**WHAT YOU WILL DO:** Transcribe the closing lines of the listing exactly, starting at the one that contains "class: Mammalia" and including the last.

**AVAILABLE DATA:**
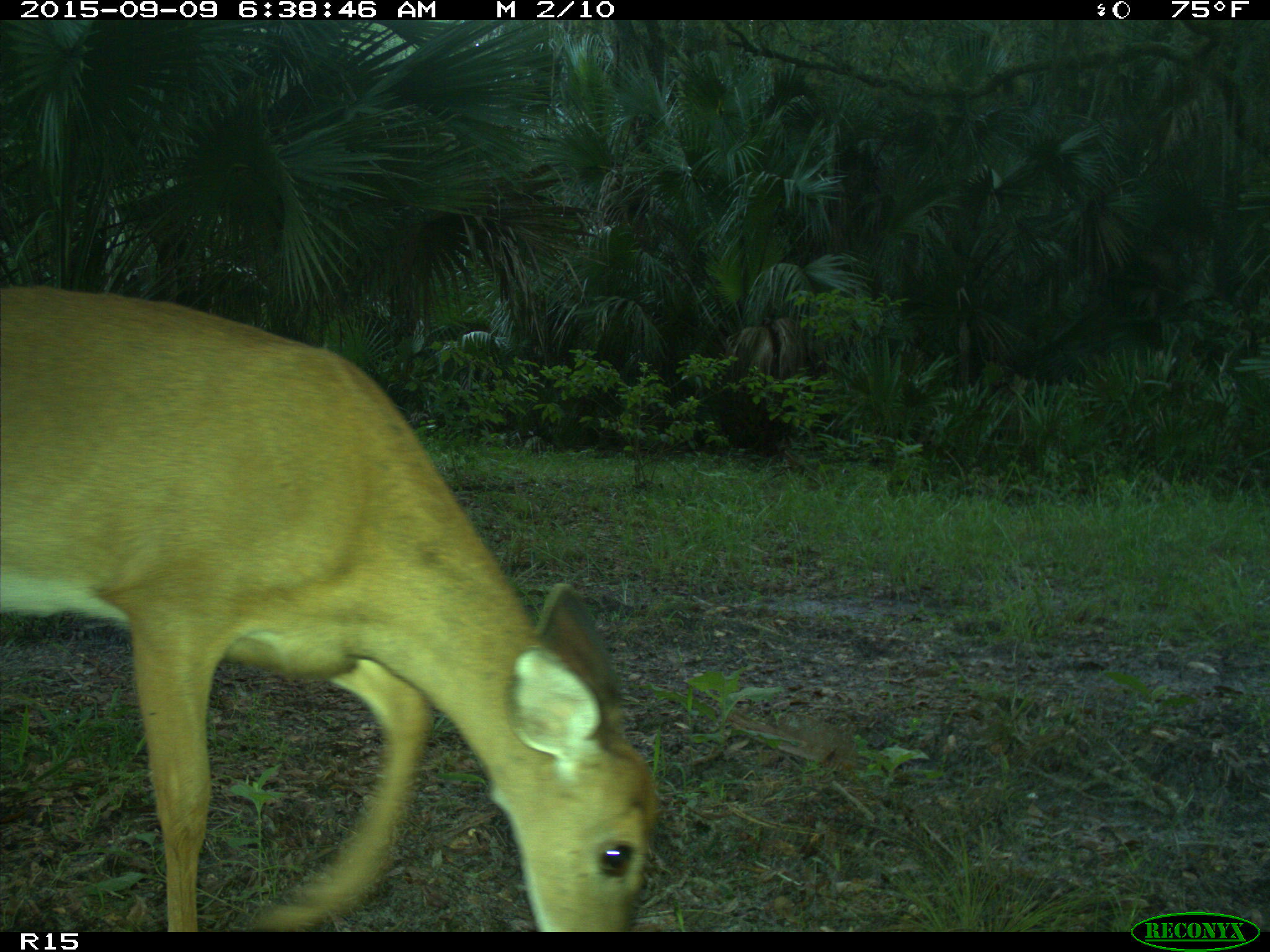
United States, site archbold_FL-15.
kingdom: Animalia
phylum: Chordata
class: Mammalia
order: Artiodactyla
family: Cervidae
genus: Odocoileus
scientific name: Odocoileus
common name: deer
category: unidentified deer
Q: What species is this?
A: Unidentified deer (deer) (Odocoileus).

**ANSWER FOR THIS EXERCISE:**
class: Mammalia
order: Artiodactyla
family: Cervidae
genus: Odocoileus
scientific name: Odocoileus
common name: deer
category: unidentified deer
Q: What species is this?
A: Unidentified deer (deer) (Odocoileus).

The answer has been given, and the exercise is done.